• RECORDS TO USE:
--------------------------------

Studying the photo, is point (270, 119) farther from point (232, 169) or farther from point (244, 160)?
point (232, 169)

--------------------------------

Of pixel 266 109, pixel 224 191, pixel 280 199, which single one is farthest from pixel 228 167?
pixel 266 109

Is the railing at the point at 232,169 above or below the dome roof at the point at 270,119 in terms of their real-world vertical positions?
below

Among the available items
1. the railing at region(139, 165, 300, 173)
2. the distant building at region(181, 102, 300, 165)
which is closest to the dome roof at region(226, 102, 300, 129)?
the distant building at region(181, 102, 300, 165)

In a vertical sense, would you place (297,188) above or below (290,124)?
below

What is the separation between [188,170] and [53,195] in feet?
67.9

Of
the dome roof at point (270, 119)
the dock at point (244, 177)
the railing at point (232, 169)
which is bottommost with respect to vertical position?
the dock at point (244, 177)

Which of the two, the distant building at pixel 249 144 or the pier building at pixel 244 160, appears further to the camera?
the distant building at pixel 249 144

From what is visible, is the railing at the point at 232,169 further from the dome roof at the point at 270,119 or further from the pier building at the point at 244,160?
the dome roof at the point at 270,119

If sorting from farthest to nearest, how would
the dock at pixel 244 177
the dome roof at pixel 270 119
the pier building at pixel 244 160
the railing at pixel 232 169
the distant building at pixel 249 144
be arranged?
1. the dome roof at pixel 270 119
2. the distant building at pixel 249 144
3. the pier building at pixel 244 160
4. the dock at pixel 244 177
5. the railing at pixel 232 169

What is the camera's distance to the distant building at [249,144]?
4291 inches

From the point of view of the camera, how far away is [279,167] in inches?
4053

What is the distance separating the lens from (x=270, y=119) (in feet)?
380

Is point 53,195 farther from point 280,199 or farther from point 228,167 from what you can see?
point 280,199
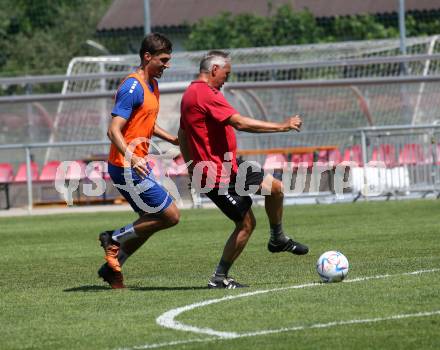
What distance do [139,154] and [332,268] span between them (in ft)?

--------------------------------

• PROBLEM DETAILS: Output as a JSON list of strings the lines of the listing from the line with "Is the railing at the point at 232,169 above" to the line with "What distance do", both included, with one string per line and blank lines left out. Leave the pictures out of the answer.

• WRITTEN ANSWER:
[
  "Is the railing at the point at 232,169 above or below the dome roof at the point at 270,119 in terms of their real-world vertical positions?",
  "below",
  "Among the available items",
  "1. the railing at region(139, 165, 300, 173)",
  "2. the distant building at region(181, 102, 300, 165)",
  "which is closest to the dome roof at region(226, 102, 300, 129)?",
  "the distant building at region(181, 102, 300, 165)",
  "In a vertical sense, would you place (297,188) above or below (290,124)?",
  "below",
  "What is the separation between [188,170] and [53,195] in feet?",
  "67.9",
  "Of",
  "the dome roof at point (270, 119)",
  "the dock at point (244, 177)",
  "the railing at point (232, 169)",
  "which is bottommost with respect to vertical position?",
  "the dock at point (244, 177)",
  "Which of the two, the distant building at pixel 249 144 or the pier building at pixel 244 160, appears further to the camera?",
  "the distant building at pixel 249 144",
  "From what is visible, is the railing at the point at 232,169 further from the dome roof at the point at 270,119 or further from the pier building at the point at 244,160?",
  "the dome roof at the point at 270,119",
  "If sorting from farthest to nearest, how would",
  "the dock at pixel 244 177",
  "the dome roof at pixel 270 119",
  "the pier building at pixel 244 160",
  "the railing at pixel 232 169",
  "the distant building at pixel 249 144",
  "be arranged?",
  "1. the dome roof at pixel 270 119",
  "2. the distant building at pixel 249 144",
  "3. the pier building at pixel 244 160",
  "4. the dock at pixel 244 177",
  "5. the railing at pixel 232 169",
  "What is the camera's distance to the distant building at [249,144]?",
  "4291 inches",
  "From the point of view of the camera, how far away is [279,167] in inches?",
  "4053",
  "What is the distance separating the lens from (x=270, y=119) (in feet)?",
  "380",
  "Is point 53,195 farther from point 280,199 or farther from point 228,167 from what you can see?",
  "point 280,199",
  "What distance do [139,154] and [332,268] span between them (in ft)?"
]